It's still reciprocating mass so there is a benefit when the mass is reduced. Some motor racing disciplines such as Formula One and Moto GP bikes use ti connecting rods in their engines.


----------



## DocD (Sep 9, 2008)

Quote:
Originally Posted by *DocD* 

 
_also why do you need Ti con rods as they DO NOT add any BHP to an engine, would be better to make Ti wrist pins and just use forged rods H or I section from eagle this is just " IMO " but i wish you luck in the quest for you torch hope it works out for you cheers DocD_


It's still reciprocating mass so there is a benefit when the mass is reduced. Some motor racing disciplines such as Formula One and Moto GP bikes use ti connecting rods in their engines.


This is in deed true, but Ti rods have a life span 3 times less then steel rods cost three times as much, but i have read no info from the OP to say in what or type of engine these are to be use in?

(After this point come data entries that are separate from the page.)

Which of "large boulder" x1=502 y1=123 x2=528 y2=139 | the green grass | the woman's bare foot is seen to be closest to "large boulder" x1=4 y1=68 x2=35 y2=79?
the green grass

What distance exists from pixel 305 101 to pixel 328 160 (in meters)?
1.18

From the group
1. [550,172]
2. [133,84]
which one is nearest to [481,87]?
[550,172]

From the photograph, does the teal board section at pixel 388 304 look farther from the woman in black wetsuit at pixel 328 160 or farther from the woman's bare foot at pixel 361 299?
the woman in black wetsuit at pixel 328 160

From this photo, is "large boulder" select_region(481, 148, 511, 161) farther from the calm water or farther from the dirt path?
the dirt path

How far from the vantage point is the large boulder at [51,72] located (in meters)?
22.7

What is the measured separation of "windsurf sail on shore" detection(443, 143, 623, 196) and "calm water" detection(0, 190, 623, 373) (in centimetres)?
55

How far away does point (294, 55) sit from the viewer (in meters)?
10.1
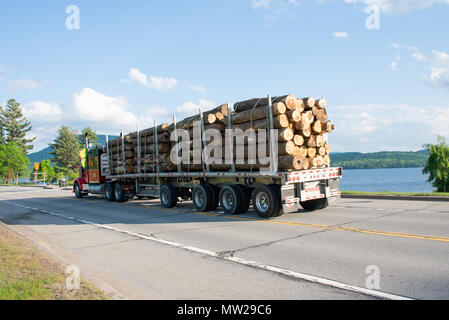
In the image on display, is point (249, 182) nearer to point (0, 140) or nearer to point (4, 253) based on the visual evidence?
point (4, 253)

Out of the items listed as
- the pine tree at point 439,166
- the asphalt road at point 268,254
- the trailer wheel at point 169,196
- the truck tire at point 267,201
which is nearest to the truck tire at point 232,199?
the asphalt road at point 268,254

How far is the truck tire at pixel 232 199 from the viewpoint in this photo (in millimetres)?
12266

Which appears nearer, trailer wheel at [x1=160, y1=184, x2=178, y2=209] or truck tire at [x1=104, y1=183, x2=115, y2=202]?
trailer wheel at [x1=160, y1=184, x2=178, y2=209]

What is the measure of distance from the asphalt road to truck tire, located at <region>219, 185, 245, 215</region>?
1.40ft

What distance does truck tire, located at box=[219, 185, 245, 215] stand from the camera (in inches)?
483

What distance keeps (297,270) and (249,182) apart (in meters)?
6.25

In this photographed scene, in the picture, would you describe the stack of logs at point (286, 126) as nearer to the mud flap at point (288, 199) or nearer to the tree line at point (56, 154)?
the mud flap at point (288, 199)

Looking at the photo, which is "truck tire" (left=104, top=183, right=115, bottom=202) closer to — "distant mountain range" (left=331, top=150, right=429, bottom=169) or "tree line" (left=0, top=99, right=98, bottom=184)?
"tree line" (left=0, top=99, right=98, bottom=184)

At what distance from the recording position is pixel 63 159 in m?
100

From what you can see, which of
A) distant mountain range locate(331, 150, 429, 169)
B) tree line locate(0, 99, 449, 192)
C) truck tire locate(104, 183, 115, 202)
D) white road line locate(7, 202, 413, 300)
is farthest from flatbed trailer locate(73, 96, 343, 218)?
distant mountain range locate(331, 150, 429, 169)

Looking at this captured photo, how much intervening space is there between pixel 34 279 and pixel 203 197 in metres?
8.60

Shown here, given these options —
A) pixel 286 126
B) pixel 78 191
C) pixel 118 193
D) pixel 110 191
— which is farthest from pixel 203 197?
pixel 78 191

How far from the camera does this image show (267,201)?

i run over the past 20 years many NA and turbo and in one car the engine cost more than the whole car, built by me with many full blown race parts so i only try offer my small knowledge,to save some petrol heads wasting good money on needless parts for only a tiny gain 
BUT
It's not my engine or my money so it's only my opinon and i hope all the hard work and effort by liveforphysics and all that help,gives him the engine he want's look forward to seeing lots of pictures of parts and the car many thanks DocD


----------



## DocD (Dec 22, 2008)

Hi,
Just to ask did the OP do any thing with those Ti block's, would be nice to see some pics? cheers DocD


----------